Work task: Give back the entire listing below, unaltered.

Provided records:
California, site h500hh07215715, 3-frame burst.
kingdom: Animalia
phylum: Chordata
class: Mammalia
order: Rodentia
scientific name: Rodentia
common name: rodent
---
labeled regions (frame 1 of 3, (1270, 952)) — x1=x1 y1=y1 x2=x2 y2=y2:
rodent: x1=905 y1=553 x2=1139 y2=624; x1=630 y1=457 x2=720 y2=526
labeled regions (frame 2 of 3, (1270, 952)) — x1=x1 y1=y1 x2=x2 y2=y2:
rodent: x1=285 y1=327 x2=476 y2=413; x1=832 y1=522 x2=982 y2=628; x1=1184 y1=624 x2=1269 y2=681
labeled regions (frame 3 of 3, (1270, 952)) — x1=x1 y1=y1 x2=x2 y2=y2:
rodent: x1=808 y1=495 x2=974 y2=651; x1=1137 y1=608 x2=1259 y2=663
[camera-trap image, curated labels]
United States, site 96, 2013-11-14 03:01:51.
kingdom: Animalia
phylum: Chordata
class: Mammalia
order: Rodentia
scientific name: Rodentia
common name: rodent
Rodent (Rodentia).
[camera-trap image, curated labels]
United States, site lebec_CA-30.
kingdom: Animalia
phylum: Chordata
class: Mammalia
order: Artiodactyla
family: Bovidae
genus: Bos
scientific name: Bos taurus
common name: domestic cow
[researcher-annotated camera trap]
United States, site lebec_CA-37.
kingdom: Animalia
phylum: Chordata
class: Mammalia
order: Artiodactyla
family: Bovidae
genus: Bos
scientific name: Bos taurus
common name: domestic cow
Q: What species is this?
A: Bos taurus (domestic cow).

Task result:
California, site h500hh07215715, 3-frame burst.
kingdom: Animalia
phylum: Chordata
class: Mammalia
order: Rodentia
scientific name: Rodentia
common name: rodent
---
labeled regions (frame 1 of 3, (1270, 952)) — x1=x1 y1=y1 x2=x2 y2=y2:
rodent: x1=905 y1=553 x2=1139 y2=624; x1=630 y1=457 x2=720 y2=526
labeled regions (frame 2 of 3, (1270, 952)) — x1=x1 y1=y1 x2=x2 y2=y2:
rodent: x1=285 y1=327 x2=476 y2=413; x1=832 y1=522 x2=982 y2=628; x1=1184 y1=624 x2=1269 y2=681
labeled regions (frame 3 of 3, (1270, 952)) — x1=x1 y1=y1 x2=x2 y2=y2:
rodent: x1=808 y1=495 x2=974 y2=651; x1=1137 y1=608 x2=1259 y2=663
[camera-trap image, curated labels]
United States, site 96, 2013-11-14 03:01:51.
kingdom: Animalia
phylum: Chordata
class: Mammalia
order: Rodentia
scientific name: Rodentia
common name: rodent
Rodent (Rodentia).
[camera-trap image, curated labels]
United States, site lebec_CA-30.
kingdom: Animalia
phylum: Chordata
class: Mammalia
order: Artiodactyla
family: Bovidae
genus: Bos
scientific name: Bos taurus
common name: domestic cow
[researcher-annotated camera trap]
United States, site lebec_CA-37.
kingdom: Animalia
phylum: Chordata
class: Mammalia
order: Artiodactyla
family: Bovidae
genus: Bos
scientific name: Bos taurus
common name: domestic cow
Q: What species is this?
A: Bos taurus (domestic cow).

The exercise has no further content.